All of my transponders drop about 30 - 40 points every 20 - 45 minutes. Consistently. Way too many people are having problems with this for it to be an install problem. Something has either got to be wrong with the satellite or that location is just really bad for at least the west coast.


----------



## brettbolt (Feb 22, 2006)

Rob Glasser said:


> Something has either got to be wrong with the satellite or that location is just really bad for at least the west coast.


I should have my 2nd dish for 129 on Friday or Monday, so I'll try it with my 501 receiver and report my results here. Will try it on a 622 as soon as I receive it.


----------



## DP1 (Sep 16, 2002)

Well as another data point, here in Colorado on my "unofficial" Dish1000 I've been monitoring tp 30 on 129 for almost an hour and it's consistently stayed at about 70 (high of 72 low of 68).

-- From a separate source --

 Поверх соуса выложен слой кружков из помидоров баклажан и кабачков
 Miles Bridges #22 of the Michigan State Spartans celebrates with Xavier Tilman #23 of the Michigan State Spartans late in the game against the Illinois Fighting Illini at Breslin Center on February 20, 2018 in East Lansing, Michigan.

So that 30 degree drop thing might be more isolated geographically, even if just generally low sig strengths might be more widespread.


----------



## Rob Glasser (Feb 22, 2005)

DP1 said:


> Well as another data point, here in Colorado on my "unofficial" Dish1000 I've been monitoring tp 30 on 129 for almost an hour and it's consistently stayed at about 70 (high of 72 low of 68).
> 
> So that 30 degree drop thing might be more isolated geographically, even if just generally low sig strengths might be more widespread.


That's what my numbers look like too, but I keep getting that massive drop. The drop doesn't manifest itself on 110 or 119, just 129 transponders.


----------



## olgeezer (Dec 5, 2003)

Transponders on all 3 sat locations vary. Best signal 119-119 110-98 129-87.
Worst signal 119-98 110-83 129-69 Topeka Kansas pole mounted by dummy (Me) 6:30 P.M. (forgot the number 30)


----------



## sbuko (Jan 10, 2006)

Below is what I am getting on each transponder off of 129.

My receiver is a 942.
My dish for 129 is a Dish 300 that I "aimed" myself using a SAT meter.

1 - 86
2 - 85 (did not lock though)
3 - 84
4 - 85
5 - 89
6 - 96
7 - 88
8 - 81
9 - 95
10 - 97
11 - 85
12 - 96
13 - 88
14 - 88
15 - 92
16 - 89
17 - 87
18 - 88
19 - 85
20 - 89
21 - 88
22 - Receiver would not allow testing 22
23 - 89
24 - 91
25 - Receiver would not allow testing 25
26 - Receiver would not allow testing 26
27 - 92
28 - Receiver would not allow testing 28
29 - Receiver would not allow testing 29
30 - 88
31 - 93


----------



## jbaker8679 (Jan 12, 2006)

as long as it doesnt drop below 30 on any transponder signals you all will be ok trust me i am a tech. So dont worry unless you start loosing chanels and you screen get surching for sat signal


----------



## trjam1257 (Dec 20, 2004)

Here in North Carolina, signal is about 70 to 80 on 129.


----------



## Rob Glasser (Feb 22, 2005)

So my strength maxes out at about 71 on transponder 30. However, I happened to be looking at the signal on transponder 30 tonight in the "point dish" screen when it dropped and recovered. Was quite interesting to watch. First the strength is 71, then it fluctuates down into the upper 60's, then all of a sudden drops down to 36 and loses lock. The, a few seconds later it starts going back up, 1 - 2 points every couple of seconds like clockwork, slowly back up to 71. It never regains "lock", but as soon as I change transponders and go back to transponder 30 it's locked again, I'm guessing the screen just didn't update that it had locked back on.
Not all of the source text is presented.